Bei Wartungsfenstern wartet man auf Windfenster und nutzt die Zeit optimal für Wartungsarbeiten am Boot.
Flaute rund um Schinoussa beschert uns in einer großartigen Bucht ein Wartungsfenster zur rechten Zeit, weil genug zu tun ist.





Schon seit einigen Jahren (!!!) beobachten wir, dass der Decksbeschlag für das Babystag, wenn es nicht genutzt wird, sehr locker erscheint. Die Überfahrt von Leros nach Amorgos hat uns zusätzlich nasse Pölster im Salon beschert, weil der Decksbeschlag nicht mehr dicht ist. Wir montieren den Lautsprecher im Salon ab und erkennen das Ausmaß der Bescherung.

Der Beschlag wurde nicht unterfüttert, das heißt, es gibt weder Metall noch Holz unterhalb des Decks, um dem Druck des Babystags entgegen zu wirken.
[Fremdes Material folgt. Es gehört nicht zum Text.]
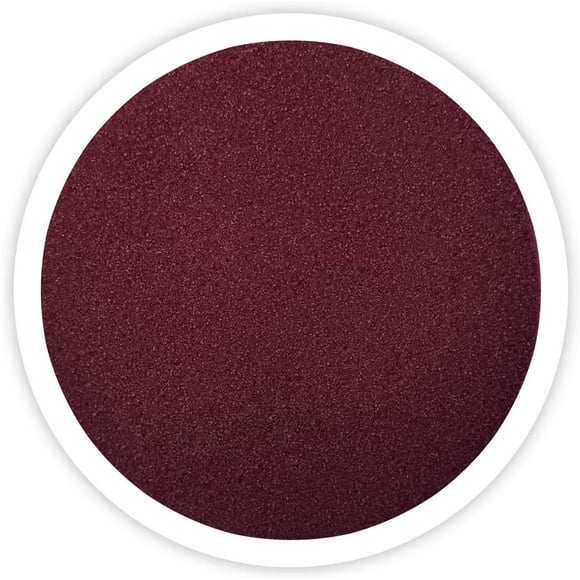 Burgundy Unity Sand, 5 LB (80 oz), Colored Sand for Weddings, Vase Filler, Home Dcor, Craft Sand, Aquarium Sand, and More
Wir haben nichts passendes zur Hand, behelfen uns mit einem Plastikstück, in das wir Löcher bohren, und kleben es mit sehr viel Marinesilikon von innen an. Schrauben und Muttern drauf, von außen abdichten und es sitzt wieder superfest.



Beim Maitörn haben wir geringe Mengen Salzwasser im Motorraum entdeckt. Nicht viel, vielleicht 100 ml bei 2 Stunden Fahrt unter Motor, aber genug, um sich wie eine dunkle, schmierige Masse durchs Boot in die Bilge zu ziehen. Das Leck ist gefunden. Der Auspuffschlauch wird an der Biegung porös. Und fällt nicht viel besseres ein, als das Marinesilikon, das bis 90 Grad hitzebeständig ist, zu verwenden, die undichten Stellen zu füllen und mit Gewebeband zu umhüllen. Der erste Test (wieder einmal zwei Stunden unter Motor) ist positiv. Kein Tropfen Salzwasser zu entdecken.


Ja, und dann wird auch noch unser Mai-Hoppala ersetzt. Die Traveller-Umlenkrolle auf der Backbordseite wird durch eine neue ersetzt. Marinesilikon und drei neue Schrauben, die wir extra in Wien besorgt haben, kommen zum Einsatz.